One of the reasons I love to teach cooking classes is because I forces me to think outside of the box. Now, anyone that knows me knows baking is not my forte. If I find a recipe with very little ingredients, and in the end will not throw me into a sugar comma, it wont take much convincing for me to try to make it. It also gives me a dessert to put in my "tool box" so that when I have guests over and they ask "what can I bring" I can ask for more wine instead of dessert. This is a great one that can be made in a tarte tannin pan, a cake pan, or a cast iron skillet.
Apple Tarte Tatin
 4 Tbs butter, cut into thin slices
2 cups sugar
4 pounds Granny Smith apples, peeled, cored and sliced
1 pound puff pastry or pie dough
Cut the butter into thin slices and arrange them evenly in the base of the Tarte Tatin dish.
Sprinkle with the sugar and melt on top of the stove over medium heat, until sugar begins to caramelize. Remove from heat.
 Peel, core and slice the apples. Arrange the apple slices in a circle on top of the sugar in the pan. They should be overlapping.

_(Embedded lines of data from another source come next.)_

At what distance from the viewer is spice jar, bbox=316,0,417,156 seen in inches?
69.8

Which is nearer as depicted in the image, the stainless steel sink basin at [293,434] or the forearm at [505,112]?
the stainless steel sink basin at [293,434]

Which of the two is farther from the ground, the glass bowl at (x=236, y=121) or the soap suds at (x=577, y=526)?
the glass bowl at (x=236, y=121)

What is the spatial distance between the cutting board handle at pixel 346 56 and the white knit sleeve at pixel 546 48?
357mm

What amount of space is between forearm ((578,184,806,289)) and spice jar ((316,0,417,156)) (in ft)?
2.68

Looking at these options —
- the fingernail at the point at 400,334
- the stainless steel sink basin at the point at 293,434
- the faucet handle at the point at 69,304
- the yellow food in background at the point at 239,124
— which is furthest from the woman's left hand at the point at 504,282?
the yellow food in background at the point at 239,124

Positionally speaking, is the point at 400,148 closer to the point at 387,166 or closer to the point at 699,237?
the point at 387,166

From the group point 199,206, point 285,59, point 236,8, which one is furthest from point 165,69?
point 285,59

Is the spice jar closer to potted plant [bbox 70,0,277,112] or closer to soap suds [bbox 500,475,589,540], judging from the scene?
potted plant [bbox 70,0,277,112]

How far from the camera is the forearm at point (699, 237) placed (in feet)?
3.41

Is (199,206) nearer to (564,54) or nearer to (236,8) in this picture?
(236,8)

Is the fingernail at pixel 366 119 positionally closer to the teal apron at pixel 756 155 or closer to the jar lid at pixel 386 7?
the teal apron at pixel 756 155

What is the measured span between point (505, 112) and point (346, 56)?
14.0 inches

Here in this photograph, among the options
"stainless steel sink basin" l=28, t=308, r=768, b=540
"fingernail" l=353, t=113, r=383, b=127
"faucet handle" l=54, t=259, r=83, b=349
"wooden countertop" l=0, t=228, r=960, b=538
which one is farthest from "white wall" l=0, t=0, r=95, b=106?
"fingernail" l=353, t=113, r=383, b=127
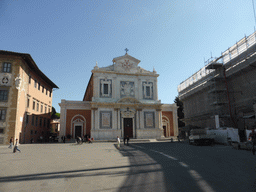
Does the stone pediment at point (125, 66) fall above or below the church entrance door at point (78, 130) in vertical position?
above

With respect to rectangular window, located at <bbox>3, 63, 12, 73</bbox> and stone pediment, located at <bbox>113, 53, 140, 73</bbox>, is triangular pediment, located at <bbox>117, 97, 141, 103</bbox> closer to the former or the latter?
stone pediment, located at <bbox>113, 53, 140, 73</bbox>

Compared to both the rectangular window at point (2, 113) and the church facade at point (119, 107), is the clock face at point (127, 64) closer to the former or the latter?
the church facade at point (119, 107)

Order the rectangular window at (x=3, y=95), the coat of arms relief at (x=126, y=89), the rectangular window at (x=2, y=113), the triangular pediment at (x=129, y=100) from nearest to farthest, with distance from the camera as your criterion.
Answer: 1. the rectangular window at (x=2, y=113)
2. the rectangular window at (x=3, y=95)
3. the triangular pediment at (x=129, y=100)
4. the coat of arms relief at (x=126, y=89)

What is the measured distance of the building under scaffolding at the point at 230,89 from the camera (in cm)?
2161

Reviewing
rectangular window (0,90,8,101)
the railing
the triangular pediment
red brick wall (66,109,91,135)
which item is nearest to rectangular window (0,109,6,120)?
rectangular window (0,90,8,101)

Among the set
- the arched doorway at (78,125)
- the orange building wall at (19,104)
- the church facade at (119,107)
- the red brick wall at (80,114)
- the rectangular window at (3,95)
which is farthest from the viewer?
the arched doorway at (78,125)

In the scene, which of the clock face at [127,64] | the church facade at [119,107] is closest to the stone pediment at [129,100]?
the church facade at [119,107]

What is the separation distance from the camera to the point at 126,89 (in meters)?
34.2

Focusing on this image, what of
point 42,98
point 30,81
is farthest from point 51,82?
point 30,81

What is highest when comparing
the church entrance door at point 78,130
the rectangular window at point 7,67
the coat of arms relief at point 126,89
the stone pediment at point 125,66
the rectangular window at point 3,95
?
the stone pediment at point 125,66

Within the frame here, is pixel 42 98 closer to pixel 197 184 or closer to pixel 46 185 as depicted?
pixel 46 185

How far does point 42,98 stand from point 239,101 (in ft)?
A: 104

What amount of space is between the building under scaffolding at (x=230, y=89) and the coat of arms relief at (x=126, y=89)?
37.1 ft

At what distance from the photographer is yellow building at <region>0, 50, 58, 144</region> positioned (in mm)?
→ 23609
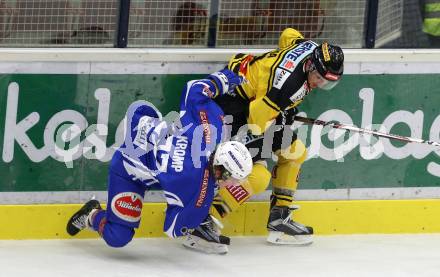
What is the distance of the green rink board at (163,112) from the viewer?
6566 mm

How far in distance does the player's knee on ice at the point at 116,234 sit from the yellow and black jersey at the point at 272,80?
92 cm

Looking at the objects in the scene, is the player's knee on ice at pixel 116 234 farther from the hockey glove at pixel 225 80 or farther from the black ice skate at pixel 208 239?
the hockey glove at pixel 225 80

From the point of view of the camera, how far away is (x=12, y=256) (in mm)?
6285

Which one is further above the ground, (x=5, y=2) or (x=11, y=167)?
(x=5, y=2)

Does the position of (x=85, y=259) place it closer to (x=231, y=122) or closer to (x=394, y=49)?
(x=231, y=122)

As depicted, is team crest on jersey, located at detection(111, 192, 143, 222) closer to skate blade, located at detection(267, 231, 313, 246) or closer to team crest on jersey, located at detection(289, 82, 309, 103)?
skate blade, located at detection(267, 231, 313, 246)

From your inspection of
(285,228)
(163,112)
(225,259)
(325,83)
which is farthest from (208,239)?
(325,83)

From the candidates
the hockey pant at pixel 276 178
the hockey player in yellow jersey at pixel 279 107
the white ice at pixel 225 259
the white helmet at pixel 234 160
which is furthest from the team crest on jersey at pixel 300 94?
the white ice at pixel 225 259

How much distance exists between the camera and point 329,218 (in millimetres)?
7148

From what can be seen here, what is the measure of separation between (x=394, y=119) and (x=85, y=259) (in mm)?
2111

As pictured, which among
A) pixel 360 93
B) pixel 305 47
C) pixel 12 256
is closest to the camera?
pixel 12 256

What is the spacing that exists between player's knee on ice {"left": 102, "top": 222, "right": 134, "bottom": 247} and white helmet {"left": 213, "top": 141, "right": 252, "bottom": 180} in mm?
654

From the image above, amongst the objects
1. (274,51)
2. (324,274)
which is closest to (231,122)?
(274,51)

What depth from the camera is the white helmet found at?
606cm
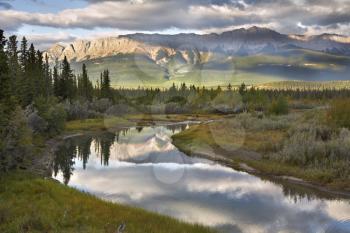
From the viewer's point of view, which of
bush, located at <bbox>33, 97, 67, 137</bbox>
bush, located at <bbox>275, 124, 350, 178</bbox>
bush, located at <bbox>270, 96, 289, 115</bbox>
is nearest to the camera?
bush, located at <bbox>275, 124, 350, 178</bbox>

 Heat on top of the stove over low to medium heat for 15 - 20 minutes or until a golden caramel is formed. Cook until the liquid produced by the apples is almost completely evaporated.
 Preheat oven to 425°
 Roll out the dough to 1/4-inch thick, and cut out a circle slightly larger than the diameter of the pan.
 Set the circle of dough on the apples so that they are completely covered.
 Bake for another 10 minutes or until the crust is puffed and golden brown.
Lower the oven temperature to 350°
 Continue baking for 10 minutes or until the pastry is crisp.
 Let the tarte cool slightly 5 or so minutes. Cover pan with a plate, and flip. Don’t freak out if a couple of apples stick to the bottom, just use a spatula to get them off, and put them back into place.